SVEZIA – Il governo di Stoccolma si prepara a rimpatriare migliaia di persone le cui richieste sono state respinte. “Utilizzeremo voli charter per riportarli a casa nell’arco di vari anni” annuncia il ministro dell’Interno, Anders Ygmen. Saranno espulse tra le 60 mila e le 80 mila persone a cui ha negato la richiesta di asilo. La cifra significa la metà dei 163mila richiedenti asilo nel 2015 nel Paese, il numero più alto procapite in Europa. L’Italia, invece, si tiene tutti i migranti, anche quelli per i quali le richieste di asilo non sono state accolte: la pressione delle associazioni che si occupano dell’accoglienza (lautamente pagate), di certi settori della politica, a cominciare dalla Presidente della camera Laura Boldrini, fanno sì che la situazione nel nostro Paese, se davvero gli altri governi Ue chiuderanno le frontiere, sia destinata a divenire esplosiva.

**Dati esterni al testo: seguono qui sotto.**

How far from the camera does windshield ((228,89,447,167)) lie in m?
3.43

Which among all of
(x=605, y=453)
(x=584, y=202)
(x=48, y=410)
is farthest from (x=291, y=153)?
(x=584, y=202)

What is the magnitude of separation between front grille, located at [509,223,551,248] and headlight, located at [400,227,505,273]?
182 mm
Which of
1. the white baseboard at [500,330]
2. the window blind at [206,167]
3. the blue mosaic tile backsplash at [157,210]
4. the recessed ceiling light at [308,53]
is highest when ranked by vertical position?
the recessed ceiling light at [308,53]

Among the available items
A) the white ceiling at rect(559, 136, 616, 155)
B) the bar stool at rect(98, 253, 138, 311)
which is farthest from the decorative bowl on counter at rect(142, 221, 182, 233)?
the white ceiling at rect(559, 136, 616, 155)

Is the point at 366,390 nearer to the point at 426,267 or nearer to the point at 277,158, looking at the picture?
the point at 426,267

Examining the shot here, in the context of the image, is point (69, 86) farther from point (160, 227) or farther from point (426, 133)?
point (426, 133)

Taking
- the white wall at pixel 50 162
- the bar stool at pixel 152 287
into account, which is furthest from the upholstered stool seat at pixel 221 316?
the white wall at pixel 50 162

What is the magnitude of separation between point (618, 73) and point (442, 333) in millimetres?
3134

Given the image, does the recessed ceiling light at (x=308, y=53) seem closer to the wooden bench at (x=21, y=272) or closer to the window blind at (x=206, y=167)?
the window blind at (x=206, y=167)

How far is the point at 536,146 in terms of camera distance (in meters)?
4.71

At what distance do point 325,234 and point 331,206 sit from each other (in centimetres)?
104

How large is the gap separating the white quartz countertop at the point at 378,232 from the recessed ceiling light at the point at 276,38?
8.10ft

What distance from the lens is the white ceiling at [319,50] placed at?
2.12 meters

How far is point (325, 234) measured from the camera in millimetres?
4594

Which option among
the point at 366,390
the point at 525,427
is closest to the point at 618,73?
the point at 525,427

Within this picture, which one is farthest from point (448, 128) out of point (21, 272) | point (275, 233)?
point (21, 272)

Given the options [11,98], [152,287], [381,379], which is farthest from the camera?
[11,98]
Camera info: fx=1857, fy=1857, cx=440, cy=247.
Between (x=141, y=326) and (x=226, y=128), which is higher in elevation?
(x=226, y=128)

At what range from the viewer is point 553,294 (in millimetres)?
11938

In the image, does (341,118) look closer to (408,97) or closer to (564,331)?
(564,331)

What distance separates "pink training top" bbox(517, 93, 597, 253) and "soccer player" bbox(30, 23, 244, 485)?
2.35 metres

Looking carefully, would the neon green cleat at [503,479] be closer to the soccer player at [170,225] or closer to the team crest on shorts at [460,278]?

Anche in Svezia – come in Italia –  sono state accettate solo la metà delle richieste asilo. Delle circa 58.800 richieste di asilo valutate lo scorso anno fu accettato il 55% per cento. Il ministro ha spiegato che, considerato l’enorme numero di migranti respinti, il governo utilizzerà voli charter per riportarli a casa nell’arco di vari anni. “Stiamo parlando di 60mila persone, ha spiegato, ma il numero potrebbe salire a 80 mila”.

GRECIA – Le previsioni che ha dianzi fatto per l’Italia sono confermate da quanto sta accadendo in Gracia. In queste ore la Macedonia ha deciso di chiudere le frontiere con la Grecia, provocando così il blocco di 2600 migranti sul territorio ellenico. Nuova crisi da gestire, dunque, per Atene che si trova già a gestire i rimproveri della Ue per le “serie carenze” nei controlli alle frontiere esterne. Dopo la crisi economico-finanziaria dell’estate, il governo ellenico torna sotto accusa, questa volta per i flussi record di migranti che bussano alle porte dell’Unione attraverso i suoi confini. La Commissione Ue ha discusso una valutazione, sulla base di ispezioni a sorpresa condotte a novembre, in cui si certifica come Atene stia “seriamente trascurando i suoi obblighi”, mettendo a rischio la tenuta del sistema Schengen. E dopo la Grecia siamo sicuri che gli strali di Merkel e c.  si rivolgeranno contro l’Italia.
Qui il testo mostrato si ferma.